Wonder what a term in the Microsoft Band app or on your Microsoft Health web dashboard means? Check out this glossary.
Aerobic activities require oxygen as the primary source of energy. Because aerobic activities are typically low to moderate intensity, you can perform them for longer durations.
Anaerobic activities, such as weight lifting and interval training, require little to no oxygen to perform. You should perform high-intensity anaerobic activities for shorter durations.
A calorie is a measure of energy, either consumed or burned. Each gram of protein or carbohydrates contains four calories. Each gram of alcohol contains seven calories. Each gram of fat contains nine calories, and each pound of fat contains 3,500 calories.
Calorie burn rate
Your Band uses a combination of heart rate and motion data and profile information to estimate your baseline calorie burn rate. Your Band also uses your height, weight, gender, and age to calculate your resting metabolic rate.
Drawing on our research about the physiology of people with a similar profile, the Band app’s algorithms use information about your heart rate, motion, and speed to calculate a calorie burn rate beyond your baseline. This differs from the workout equipment in your gym, which usually computes your calorie burn rate based on your exercise, regardless of your metabolic baseline.
The Microsoft Band app may show more calories burned during an exercise session than a piece of exercise equipment might show. While we try to be as accurate as possible, every user’s physiology is different in terms of metabolic efficiency, and no device will be 100 percent correct. However, we designed our algorithms to fit the majority of users for any given profile.
As long as your Band is turned on, it will continue to calculate a base calorie burn rate at a “resting rate”—even if you’re not wearing it. If your Band has been off for several hours, when you turn it back on, it will update your base calorie burn rate for the day using this resting rate. This prevents your weekly totals from becoming skewed.
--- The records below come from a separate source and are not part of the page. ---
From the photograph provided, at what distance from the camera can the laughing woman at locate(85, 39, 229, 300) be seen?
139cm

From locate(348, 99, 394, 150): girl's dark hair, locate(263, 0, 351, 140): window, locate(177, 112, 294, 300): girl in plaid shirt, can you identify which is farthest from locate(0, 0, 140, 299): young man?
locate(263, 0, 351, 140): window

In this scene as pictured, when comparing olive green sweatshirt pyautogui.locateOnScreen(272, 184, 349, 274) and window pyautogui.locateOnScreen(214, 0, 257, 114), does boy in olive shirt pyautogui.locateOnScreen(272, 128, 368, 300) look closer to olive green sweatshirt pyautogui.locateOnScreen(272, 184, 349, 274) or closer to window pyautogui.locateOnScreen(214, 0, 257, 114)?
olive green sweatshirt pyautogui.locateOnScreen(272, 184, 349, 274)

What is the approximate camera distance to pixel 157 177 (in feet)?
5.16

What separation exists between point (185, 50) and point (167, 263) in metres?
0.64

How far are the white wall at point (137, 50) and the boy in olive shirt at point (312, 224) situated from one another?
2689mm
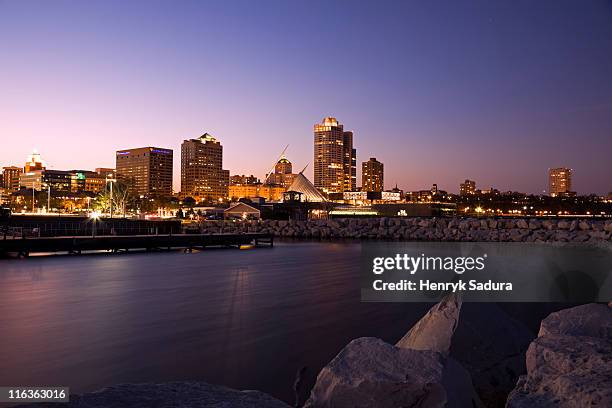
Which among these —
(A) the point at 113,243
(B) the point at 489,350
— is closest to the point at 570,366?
(B) the point at 489,350

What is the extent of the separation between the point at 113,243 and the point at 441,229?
43.4 meters

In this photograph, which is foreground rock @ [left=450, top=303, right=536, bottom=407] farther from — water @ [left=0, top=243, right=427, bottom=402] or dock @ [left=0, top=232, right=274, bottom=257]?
dock @ [left=0, top=232, right=274, bottom=257]

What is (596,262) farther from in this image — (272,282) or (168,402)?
(168,402)

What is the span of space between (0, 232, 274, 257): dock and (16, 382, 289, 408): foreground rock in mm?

Cardio benefit measures the effectiveness of your workouts toward improving your cardiovascular fitness and depends on the relationship between exercise intensity and duration. Cardio benefit is relative to your own cardiovascular fitness level, so comparing it with other people’s levels isn’t useful.
The cardio score point system was designed to reflect the minimum activity recommendations outlined by the American Heart Association, where the actual score is based on the intensity and duration of activity. Moderately intense activity earns you one point per minute, while high-intensity activity earns you two points per minute. Intensity is determined through personalized heart rate training zones or speed and elevation values.
The American Heart Association recommends a minimum of 30 minutes of moderately intense activity, five days a week for a total of 150 minutes weekly OR 25 minutes of combined moderate to intense activity, three days a week for a total of 75 minutes weekly. These recommendations are equivalent to 150 cardio points per week.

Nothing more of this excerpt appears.